Your task is to extract the lines from the one holding "the green metal" through the end of the material. Set them down exactly and add nothing.

(Data items)
*****
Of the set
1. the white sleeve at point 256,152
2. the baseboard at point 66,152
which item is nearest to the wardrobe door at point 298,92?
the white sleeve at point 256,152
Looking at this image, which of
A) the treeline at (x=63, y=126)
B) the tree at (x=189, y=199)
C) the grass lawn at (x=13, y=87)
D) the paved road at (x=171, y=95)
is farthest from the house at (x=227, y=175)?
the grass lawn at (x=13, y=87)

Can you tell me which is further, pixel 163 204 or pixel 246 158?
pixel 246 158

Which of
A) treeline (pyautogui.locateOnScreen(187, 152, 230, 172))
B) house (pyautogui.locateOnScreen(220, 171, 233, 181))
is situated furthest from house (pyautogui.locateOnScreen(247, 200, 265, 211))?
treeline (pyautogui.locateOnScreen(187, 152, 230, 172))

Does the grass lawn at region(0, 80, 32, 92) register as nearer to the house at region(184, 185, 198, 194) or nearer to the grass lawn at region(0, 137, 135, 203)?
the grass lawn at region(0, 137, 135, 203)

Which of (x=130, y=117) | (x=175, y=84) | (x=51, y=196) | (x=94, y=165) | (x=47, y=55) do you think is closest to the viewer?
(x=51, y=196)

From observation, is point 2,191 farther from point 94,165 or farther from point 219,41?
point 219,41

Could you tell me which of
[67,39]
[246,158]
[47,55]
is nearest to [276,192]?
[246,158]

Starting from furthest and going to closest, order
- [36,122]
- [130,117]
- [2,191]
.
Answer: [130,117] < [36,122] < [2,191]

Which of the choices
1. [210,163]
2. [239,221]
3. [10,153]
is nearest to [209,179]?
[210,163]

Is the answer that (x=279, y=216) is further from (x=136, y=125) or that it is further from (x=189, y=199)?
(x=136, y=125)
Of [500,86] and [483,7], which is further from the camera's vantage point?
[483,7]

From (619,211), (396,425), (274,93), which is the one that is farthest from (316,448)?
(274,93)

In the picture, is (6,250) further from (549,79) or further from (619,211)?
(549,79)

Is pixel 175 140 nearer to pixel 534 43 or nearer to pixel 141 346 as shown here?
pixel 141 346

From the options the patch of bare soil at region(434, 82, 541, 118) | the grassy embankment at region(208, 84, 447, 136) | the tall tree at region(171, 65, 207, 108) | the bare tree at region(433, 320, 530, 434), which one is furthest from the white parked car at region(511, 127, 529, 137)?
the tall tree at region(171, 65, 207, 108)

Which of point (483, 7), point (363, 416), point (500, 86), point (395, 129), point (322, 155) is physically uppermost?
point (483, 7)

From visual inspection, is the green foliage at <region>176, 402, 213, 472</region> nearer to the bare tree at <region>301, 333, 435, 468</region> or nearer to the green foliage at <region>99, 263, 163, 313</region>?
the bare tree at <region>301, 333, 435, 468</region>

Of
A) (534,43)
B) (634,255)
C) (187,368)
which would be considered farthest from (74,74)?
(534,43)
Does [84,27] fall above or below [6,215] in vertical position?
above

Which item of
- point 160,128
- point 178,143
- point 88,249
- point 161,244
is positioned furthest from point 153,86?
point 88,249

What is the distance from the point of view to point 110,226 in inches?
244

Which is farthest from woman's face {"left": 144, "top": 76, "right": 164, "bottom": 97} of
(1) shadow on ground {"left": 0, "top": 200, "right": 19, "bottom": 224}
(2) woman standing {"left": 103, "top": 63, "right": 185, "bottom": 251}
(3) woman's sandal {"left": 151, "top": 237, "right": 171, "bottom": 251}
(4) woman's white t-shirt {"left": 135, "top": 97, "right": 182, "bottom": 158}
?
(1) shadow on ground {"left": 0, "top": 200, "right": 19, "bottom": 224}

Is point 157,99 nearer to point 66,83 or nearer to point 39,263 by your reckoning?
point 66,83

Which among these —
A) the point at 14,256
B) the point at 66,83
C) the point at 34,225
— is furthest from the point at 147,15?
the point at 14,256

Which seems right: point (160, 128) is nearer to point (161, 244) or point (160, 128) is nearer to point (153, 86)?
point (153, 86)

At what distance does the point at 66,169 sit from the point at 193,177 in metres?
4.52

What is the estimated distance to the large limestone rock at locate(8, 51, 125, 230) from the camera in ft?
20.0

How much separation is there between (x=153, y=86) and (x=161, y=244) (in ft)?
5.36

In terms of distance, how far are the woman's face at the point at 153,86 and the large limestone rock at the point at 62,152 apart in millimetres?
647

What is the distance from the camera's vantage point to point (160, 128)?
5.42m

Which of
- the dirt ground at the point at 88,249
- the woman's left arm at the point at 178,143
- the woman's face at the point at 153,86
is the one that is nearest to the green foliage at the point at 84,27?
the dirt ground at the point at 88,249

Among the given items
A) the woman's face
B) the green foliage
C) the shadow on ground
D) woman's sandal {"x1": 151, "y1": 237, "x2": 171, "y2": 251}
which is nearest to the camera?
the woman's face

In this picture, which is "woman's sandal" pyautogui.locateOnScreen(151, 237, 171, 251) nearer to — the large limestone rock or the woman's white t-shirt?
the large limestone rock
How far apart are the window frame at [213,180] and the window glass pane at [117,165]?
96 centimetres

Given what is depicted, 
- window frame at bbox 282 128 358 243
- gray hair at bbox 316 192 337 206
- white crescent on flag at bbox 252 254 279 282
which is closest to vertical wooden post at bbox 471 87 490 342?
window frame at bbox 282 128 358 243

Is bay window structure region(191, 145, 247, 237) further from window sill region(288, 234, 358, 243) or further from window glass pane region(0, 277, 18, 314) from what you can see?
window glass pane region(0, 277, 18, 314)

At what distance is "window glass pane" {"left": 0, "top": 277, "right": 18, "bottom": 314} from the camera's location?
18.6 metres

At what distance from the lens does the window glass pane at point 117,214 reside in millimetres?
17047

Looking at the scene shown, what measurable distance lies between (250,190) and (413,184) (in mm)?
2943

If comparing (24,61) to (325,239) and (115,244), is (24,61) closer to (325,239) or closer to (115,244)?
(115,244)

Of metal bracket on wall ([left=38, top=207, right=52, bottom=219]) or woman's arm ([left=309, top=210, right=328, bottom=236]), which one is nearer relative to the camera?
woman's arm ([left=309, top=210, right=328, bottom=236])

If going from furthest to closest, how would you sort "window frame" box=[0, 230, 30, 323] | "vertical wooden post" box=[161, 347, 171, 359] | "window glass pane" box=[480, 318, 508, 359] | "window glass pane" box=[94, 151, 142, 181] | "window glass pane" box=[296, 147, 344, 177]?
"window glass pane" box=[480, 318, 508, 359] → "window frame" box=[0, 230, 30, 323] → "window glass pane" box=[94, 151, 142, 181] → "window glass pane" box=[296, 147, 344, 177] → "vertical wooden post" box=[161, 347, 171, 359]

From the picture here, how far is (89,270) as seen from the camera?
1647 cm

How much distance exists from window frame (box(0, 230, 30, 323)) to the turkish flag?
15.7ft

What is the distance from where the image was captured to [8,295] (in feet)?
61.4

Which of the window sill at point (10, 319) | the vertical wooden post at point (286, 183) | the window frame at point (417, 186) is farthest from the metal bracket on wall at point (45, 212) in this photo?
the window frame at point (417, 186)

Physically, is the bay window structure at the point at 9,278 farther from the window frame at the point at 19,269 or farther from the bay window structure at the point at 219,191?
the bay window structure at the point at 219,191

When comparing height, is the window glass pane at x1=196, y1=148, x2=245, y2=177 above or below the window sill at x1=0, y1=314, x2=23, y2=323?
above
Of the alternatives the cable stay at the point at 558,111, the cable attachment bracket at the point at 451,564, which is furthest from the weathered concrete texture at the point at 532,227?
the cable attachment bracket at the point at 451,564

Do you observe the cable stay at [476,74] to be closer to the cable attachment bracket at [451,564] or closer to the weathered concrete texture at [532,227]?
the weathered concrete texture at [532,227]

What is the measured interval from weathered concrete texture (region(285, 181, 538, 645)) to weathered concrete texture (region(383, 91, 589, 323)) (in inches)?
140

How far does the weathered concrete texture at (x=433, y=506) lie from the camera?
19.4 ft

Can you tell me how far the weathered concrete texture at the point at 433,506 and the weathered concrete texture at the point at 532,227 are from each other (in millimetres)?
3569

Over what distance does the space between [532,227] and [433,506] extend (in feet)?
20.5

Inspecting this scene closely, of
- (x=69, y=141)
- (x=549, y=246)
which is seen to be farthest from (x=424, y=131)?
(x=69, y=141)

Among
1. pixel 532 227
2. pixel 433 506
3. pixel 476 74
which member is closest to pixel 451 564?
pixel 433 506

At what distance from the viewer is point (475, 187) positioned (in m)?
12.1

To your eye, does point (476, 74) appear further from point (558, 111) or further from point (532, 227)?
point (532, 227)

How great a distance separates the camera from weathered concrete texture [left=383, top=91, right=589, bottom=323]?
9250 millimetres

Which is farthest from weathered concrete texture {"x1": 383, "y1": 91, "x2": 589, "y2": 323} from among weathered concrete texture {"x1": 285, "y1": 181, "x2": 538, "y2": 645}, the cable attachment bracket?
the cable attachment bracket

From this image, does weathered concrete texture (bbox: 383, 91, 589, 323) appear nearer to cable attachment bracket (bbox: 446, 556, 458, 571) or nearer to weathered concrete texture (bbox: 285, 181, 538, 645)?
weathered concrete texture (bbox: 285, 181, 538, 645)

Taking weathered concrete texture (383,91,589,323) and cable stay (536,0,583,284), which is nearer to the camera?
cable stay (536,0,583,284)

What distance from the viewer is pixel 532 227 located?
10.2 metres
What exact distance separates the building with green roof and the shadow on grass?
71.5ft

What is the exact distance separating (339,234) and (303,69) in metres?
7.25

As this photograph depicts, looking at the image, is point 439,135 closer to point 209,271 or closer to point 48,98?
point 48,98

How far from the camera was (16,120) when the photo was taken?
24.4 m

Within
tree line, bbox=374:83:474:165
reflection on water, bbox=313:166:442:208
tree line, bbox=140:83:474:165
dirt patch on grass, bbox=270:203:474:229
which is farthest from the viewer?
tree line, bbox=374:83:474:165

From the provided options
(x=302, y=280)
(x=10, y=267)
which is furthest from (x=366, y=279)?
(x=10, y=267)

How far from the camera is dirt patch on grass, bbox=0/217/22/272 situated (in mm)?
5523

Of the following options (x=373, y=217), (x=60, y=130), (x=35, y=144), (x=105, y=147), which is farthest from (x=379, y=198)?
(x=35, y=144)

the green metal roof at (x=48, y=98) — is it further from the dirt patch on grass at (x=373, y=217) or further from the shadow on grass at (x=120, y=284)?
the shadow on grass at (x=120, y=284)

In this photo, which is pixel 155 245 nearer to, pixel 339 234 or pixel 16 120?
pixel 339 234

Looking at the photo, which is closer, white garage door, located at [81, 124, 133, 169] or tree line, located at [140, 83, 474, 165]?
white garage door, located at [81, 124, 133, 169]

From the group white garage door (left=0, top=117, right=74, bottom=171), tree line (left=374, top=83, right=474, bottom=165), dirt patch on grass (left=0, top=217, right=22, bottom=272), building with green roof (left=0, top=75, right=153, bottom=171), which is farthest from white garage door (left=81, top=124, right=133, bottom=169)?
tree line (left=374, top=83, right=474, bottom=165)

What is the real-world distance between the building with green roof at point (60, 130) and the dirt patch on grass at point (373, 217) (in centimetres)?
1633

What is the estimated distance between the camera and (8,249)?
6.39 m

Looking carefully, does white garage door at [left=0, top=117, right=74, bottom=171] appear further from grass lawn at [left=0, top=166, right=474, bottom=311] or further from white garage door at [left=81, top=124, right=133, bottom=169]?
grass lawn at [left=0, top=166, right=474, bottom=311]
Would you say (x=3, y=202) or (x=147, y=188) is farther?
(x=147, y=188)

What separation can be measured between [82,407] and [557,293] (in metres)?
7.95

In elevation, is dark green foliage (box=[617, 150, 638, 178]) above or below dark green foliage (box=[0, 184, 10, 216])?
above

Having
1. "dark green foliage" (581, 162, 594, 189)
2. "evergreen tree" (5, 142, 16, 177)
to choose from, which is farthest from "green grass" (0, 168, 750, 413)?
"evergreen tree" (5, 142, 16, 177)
*****
= Correct response =
the green metal roof at (x=48, y=98) — is it further from the dirt patch on grass at (x=373, y=217) or further from the shadow on grass at (x=120, y=284)?
the shadow on grass at (x=120, y=284)

In this photo, which is pixel 155 245 nearer to, pixel 339 234 or pixel 16 120?
pixel 339 234

Looking at the photo, which is closer, white garage door, located at [81, 124, 133, 169] or tree line, located at [140, 83, 474, 165]?
white garage door, located at [81, 124, 133, 169]

From the group white garage door (left=0, top=117, right=74, bottom=171), tree line (left=374, top=83, right=474, bottom=165), dirt patch on grass (left=0, top=217, right=22, bottom=272), building with green roof (left=0, top=75, right=153, bottom=171), which is farthest from white garage door (left=81, top=124, right=133, bottom=169)?
tree line (left=374, top=83, right=474, bottom=165)

What is the real-world distance between the building with green roof at point (60, 130) and the dirt patch on grass at point (373, 217) (in centimetres)?
1633

What is the estimated distance between the camera and (8,249)?
6.39 m

Looking carefully, does white garage door at [left=0, top=117, right=74, bottom=171] appear further from grass lawn at [left=0, top=166, right=474, bottom=311] or further from white garage door at [left=81, top=124, right=133, bottom=169]?
grass lawn at [left=0, top=166, right=474, bottom=311]
Would you say (x=3, y=202) or (x=147, y=188) is farther?
(x=147, y=188)

What separation can be measured between [82,407] and [557,293] (in metres)?
7.95

In elevation, is dark green foliage (box=[617, 150, 638, 178]) above or below dark green foliage (box=[0, 184, 10, 216])?
above

Having
1. "dark green foliage" (581, 162, 594, 189)
2. "evergreen tree" (5, 142, 16, 177)
to choose from, which is farthest from "green grass" (0, 168, 750, 413)?
"evergreen tree" (5, 142, 16, 177)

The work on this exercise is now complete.